Let’s look at some of the primary words you should learn before attempting to place your bets.

  • Win– as we all know, it is a bet on a horse to win.
  • Place– refers to a bet on a horse to finish in 1st or 2nd place in the race.
  • Show– is a bet on a horse to finish 1st, 2nd, or 3rd in the race.
  • Across the board– refers to a bet on one horse to win, place or show.
  • Exacta-it’s a bet picking the 1st and 2nd place finishers in a race.
  • Trifecta– refers to a bet picking the 1st, 2nd, and 3rd place finishers in the race. (My personal favorite)
  • Superfecta– a bet picking the 1st, 2nd, 3rd, and 4th place finishers in the race.
  • Daily Double– refers to a bet where they pick the winners of two races, typically two consecutive ones.
  • Pick 3– a wager where you choose the winner of three consecutive races.
  • Pick 4– a bet where you select the winner of four sequential races.
  • Pick 5– refers to a bet picking the winner of five successive races.
  • Pick 6– it’s a bet picking the winner of six consecutive races.
  • Bridge Jumper– is a bettor who places large bets or show pools on odds-on favorites.
  • Buy the race– using every horse running in a specific race in an exotic wager.

It’s normal to feel overwhelmed with the new vocabulary that entails the world of horses and races, so remember to be patient, and you’ll soon be confident using the terminology yourself!

More horse terms.

Here are some other common words people use when talking about horses.

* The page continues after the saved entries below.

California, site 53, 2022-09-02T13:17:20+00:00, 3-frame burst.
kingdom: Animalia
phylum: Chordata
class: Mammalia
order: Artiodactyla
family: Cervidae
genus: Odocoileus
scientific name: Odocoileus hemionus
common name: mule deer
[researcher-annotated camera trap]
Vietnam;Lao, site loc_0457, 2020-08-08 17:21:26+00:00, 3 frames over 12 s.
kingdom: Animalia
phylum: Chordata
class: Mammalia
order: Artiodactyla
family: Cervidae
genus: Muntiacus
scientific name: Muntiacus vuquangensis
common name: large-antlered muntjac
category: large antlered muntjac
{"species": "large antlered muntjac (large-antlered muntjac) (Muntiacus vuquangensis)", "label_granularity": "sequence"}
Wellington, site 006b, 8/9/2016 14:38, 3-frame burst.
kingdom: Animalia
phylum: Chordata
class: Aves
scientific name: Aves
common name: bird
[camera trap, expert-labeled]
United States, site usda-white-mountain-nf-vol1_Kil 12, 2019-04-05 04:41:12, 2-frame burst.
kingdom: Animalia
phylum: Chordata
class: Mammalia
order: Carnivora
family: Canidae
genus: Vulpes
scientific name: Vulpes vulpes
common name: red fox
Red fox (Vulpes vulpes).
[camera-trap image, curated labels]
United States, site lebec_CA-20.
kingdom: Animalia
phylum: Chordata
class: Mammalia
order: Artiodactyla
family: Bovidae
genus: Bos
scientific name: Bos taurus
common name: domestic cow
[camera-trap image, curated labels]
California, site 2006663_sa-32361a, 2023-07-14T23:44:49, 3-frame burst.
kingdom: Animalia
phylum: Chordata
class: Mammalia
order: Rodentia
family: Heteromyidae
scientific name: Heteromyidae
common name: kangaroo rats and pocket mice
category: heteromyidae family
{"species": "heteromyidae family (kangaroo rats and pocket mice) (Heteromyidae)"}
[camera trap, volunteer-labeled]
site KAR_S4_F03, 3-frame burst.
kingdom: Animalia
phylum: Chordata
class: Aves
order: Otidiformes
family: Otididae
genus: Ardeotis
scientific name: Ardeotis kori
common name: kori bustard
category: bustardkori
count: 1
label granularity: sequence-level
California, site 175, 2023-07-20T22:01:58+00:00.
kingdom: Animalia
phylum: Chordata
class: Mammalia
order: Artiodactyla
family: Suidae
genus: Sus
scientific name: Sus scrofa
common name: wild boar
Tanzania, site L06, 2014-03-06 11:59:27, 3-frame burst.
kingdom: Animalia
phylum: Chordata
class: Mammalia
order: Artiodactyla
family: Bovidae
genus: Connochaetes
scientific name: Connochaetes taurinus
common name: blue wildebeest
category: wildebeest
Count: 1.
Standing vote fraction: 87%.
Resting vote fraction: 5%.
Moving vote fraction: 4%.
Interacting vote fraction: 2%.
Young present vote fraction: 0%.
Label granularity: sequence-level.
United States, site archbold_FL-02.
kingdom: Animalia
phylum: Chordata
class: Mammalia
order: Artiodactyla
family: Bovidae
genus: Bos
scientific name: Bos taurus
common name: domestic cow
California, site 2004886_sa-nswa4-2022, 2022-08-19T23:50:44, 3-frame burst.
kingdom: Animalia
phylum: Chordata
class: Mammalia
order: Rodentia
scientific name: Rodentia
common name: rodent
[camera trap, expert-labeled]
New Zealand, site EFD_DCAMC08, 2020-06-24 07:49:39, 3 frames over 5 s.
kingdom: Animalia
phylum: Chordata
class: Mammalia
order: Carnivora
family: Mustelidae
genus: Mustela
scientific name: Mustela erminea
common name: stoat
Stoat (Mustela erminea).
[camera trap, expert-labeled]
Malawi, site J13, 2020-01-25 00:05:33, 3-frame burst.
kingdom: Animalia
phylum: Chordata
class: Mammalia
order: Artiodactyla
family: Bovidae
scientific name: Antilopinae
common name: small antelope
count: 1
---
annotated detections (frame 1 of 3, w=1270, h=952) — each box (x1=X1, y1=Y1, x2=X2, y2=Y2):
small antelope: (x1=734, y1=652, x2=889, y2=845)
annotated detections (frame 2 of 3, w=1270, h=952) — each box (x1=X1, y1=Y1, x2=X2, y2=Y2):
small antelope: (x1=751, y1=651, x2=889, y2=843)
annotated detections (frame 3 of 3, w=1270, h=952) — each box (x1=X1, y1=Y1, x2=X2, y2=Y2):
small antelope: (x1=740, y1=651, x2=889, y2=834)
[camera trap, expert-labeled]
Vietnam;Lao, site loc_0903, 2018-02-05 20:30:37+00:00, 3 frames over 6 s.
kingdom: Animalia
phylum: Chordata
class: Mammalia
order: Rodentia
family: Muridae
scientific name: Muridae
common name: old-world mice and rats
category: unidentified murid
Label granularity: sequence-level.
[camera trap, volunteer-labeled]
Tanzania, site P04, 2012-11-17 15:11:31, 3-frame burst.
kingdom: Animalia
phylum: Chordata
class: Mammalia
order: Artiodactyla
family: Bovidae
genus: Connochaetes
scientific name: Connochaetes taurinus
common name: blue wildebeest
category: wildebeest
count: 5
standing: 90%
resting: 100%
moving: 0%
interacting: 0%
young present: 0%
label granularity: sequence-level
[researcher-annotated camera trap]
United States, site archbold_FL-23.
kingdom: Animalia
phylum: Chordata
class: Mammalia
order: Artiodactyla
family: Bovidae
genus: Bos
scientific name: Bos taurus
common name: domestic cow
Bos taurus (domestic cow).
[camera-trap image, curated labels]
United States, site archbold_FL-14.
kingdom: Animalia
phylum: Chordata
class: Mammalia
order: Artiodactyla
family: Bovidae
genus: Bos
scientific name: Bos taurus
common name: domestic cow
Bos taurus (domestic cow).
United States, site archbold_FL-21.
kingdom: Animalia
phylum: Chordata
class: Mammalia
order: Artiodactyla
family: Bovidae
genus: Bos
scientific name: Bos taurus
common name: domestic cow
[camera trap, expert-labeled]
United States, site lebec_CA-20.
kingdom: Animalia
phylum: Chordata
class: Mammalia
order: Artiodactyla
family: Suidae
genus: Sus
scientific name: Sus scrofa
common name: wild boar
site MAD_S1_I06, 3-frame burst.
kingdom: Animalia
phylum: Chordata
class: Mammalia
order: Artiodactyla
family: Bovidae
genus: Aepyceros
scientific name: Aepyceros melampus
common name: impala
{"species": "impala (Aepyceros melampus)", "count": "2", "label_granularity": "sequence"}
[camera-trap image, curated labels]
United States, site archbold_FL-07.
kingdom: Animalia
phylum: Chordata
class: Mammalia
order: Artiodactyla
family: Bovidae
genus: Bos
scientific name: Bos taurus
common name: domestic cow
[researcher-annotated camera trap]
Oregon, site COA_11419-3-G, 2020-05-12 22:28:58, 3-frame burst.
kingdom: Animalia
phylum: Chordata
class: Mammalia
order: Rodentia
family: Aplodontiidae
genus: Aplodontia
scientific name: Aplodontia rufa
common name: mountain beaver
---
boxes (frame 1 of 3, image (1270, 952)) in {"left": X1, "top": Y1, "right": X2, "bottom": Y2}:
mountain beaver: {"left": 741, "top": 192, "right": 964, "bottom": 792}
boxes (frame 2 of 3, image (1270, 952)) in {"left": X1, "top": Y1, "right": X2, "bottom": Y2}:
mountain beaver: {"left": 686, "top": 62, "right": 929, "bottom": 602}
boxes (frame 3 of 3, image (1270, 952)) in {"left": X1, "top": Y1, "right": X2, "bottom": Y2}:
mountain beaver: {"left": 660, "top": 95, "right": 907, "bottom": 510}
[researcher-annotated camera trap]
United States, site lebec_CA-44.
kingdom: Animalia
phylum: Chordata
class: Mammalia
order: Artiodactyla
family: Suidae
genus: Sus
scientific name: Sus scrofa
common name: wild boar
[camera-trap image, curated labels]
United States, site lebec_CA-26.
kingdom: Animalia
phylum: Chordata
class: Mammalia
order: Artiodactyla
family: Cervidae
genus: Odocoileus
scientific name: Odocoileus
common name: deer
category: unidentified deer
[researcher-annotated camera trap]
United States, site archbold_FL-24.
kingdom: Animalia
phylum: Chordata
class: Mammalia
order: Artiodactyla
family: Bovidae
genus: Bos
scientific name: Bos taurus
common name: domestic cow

  • Foal– A foal is a baby horse
  • Stallion-Male horse
  • Gelding-Castrated male horse
  • Mare-Female horse five years old or older
  • Filly-Female horse under five years old.
  • Stud– Male horse used for breeding
  • Lame-A physical problem that causes a horse to have an abnormal gait
  • Colic-Is a general term used to describe abdominal pain; it can be fatal
  • CribHorses that crib typically bites on an object and suck in air.
  • Green horse– A horse that has started training but not finished

FAQ:

What Is a Horse Lover Called?

The word hippophile is the most accurate word to call a horse lover because it means someone with an inordinate love for these animals. Horse lovers can also be called equestrian fans and horse enthusiasts.

What Did Cowboys Call Their Horses?

While horses seem to be the universal name for these beautiful creatures, cowboys called their
horse’s critters back in the days and used it for both cows and horses.